If I manage to keep up with my blog, I'll be rolling out a lot of my rice dishes.

It occurs to me that maybe I should do pictures, but that would inspire no one since my food tends to look like amorphous upchucked masses. If I take the plunge and get free picture messaging, I guess I can send pix from my cellphone. I don't take my camera to the table with me; I rarely even have a bra with me. Anyway.

This dish was inspired by the amazing Malaysian dish known as nasi lemak ('creamy/fatty rice'). I'm working my way up to that one - it involves coconut rice, dried anchovies, and sambal paste that doesn't come out of a can.
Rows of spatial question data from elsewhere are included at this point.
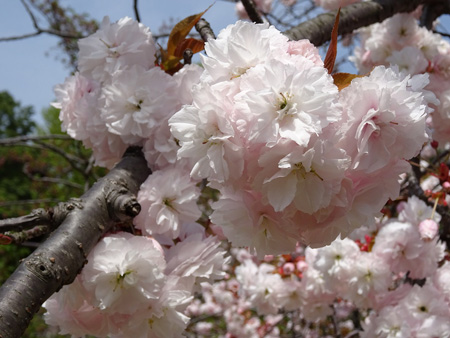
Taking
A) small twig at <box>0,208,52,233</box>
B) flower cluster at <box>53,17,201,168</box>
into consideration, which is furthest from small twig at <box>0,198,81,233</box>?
flower cluster at <box>53,17,201,168</box>

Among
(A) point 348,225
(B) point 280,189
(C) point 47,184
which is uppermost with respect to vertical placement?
(B) point 280,189

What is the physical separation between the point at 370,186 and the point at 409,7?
1.71 metres

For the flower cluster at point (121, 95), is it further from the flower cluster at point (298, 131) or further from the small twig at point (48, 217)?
the flower cluster at point (298, 131)

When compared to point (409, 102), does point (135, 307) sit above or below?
below

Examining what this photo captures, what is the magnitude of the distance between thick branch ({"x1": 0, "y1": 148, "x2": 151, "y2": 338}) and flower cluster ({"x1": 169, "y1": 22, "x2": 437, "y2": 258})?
0.40m

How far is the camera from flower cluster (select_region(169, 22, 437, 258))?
0.62 metres

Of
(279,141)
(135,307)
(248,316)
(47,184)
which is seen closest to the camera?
(279,141)

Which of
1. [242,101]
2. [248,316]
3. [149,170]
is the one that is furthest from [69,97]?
[248,316]

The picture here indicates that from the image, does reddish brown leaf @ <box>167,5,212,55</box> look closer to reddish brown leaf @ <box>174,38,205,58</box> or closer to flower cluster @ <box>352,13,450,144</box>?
reddish brown leaf @ <box>174,38,205,58</box>

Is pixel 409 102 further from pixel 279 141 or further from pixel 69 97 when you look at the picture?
pixel 69 97

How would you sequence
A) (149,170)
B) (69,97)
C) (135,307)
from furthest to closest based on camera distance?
(69,97), (149,170), (135,307)

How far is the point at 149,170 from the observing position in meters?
1.29

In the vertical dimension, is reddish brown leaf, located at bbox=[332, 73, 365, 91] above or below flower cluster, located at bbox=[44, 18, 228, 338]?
above

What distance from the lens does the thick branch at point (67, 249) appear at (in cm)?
79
So here is my first so-called recipe, which is really more a description of what I did with leftovers using a numerical list.
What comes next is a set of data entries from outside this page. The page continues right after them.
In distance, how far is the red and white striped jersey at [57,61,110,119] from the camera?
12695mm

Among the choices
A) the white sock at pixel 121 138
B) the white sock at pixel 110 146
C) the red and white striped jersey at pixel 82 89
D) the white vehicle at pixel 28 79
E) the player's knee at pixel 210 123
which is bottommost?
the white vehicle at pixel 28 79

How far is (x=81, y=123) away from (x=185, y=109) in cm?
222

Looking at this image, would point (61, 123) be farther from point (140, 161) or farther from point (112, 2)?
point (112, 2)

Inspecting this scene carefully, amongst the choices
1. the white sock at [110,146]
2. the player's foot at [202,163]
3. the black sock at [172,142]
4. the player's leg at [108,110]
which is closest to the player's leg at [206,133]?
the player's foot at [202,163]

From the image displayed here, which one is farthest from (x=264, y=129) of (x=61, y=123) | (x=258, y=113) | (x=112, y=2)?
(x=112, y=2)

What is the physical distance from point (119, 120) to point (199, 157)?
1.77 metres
Rice With Sambal (nasi sambal?)
4 oz diced tomatoes, 1-1.5c cooked rice, milk, 1-2T oil, 3T sambal, peanuts (to taste) and 1 egg

Rice:
1) unfroze leftover diced tomatoes and zapped it (~4min full power on 700W)
2) spooned leftover, already-cooked rice into the container, which was half-full, until it was full
3) covered container and heated for 2 minutes
4) stirred, poured in milk (skim) until the container was almost full
5) recovered and heated for 2 minutes

Meanwhile... sambal:
I followed the instructions on the can (ish) to let the sambal heat in oil, though I think I'd skip the oil next time. So during step 3-5 of the rice -
1) poured ~1-2T canola oil into bowl, heated for 2 minutes
2) added 3T sambal
3) heated for 2 minutes
At this point I tried to sample the sambal. I can still feel the scalded bit of my tongue.

Bringing it all together:
I scooped the container of rice mixture into the bowl with the sambal mixture and stirred it all up. It was still too liquidy, so I added more rice. Then, I added one of the typical nasi lemak ingredients, peanuts (mine were BBQ). I considered adding dry shrimp, but it was pretty tasty already. Other considerations were Chinese 5-Spice, coconut flakes (though that would've worked best at the beginning) or minced garlic.

Since everyone else in the house is kind of wary of my concoctions, there were leftovers. I cracked an egg over what was left, covered the bowl (except for one little vent) with plastic wrap, and cooked it in 30s intervals for 2mins in the microwave. Then I popped the yolk and mixed it up. Awesome.

Household verdict
Mum - refused to try
sister - good, but spicy (it wasn't really, but she's not so used to spiciness)
Dad - "Not bad."
me - I liked it. It wasn't nasi lemak, but I may be on a sambal kick for the next little while... I wonder how pasta will taste with it?

I *do* make weird food.

Well, here I am starting yet another attempt at blogging. This time, however, it will be a subject near and dear to my heart as opposed to rambling whines about my life (what? the two are different things, I swear):

FOOD EXPERIMENTATION

I should let it be known now that "mang" is a Newfoundland term for a weird food mixture, or at least it is when my mother refers to what I'm cooking at the time.

I make food in as lazy a way as possible; the less chopping, prep, or washing up there is, the better. This leads to a lot of cooking in the microwave, based on the cunning realisation that there is no pot to wash if you make your food directly in the bowl.

Any food purist or gourmand has fainted by now. What can I say? I eat and like food from Tim Hortons, Pizza Pizza and sometimes even McDonalds. If I didn't enjoy crappy food, which is what most of my life consists of, then my existence would be joyless. Also I wouldn't be such a tub.

I'm moving into residence in the fall, where I'll have a kitchenette with microwave and bring along my toaster oven and rice cooker. Also aiming for a food processor (told you I hate food prep) and slow cooker. Am taking this chance to experiment before I'm bogged down with school once more.

If it helps anyone's nausea, I did work at a caf part-time for a few years, so I do know food safety rules and try to follow them (this made it very hard to find food to eat in Taiwanese street markets). I'll probably do a post on it at some point.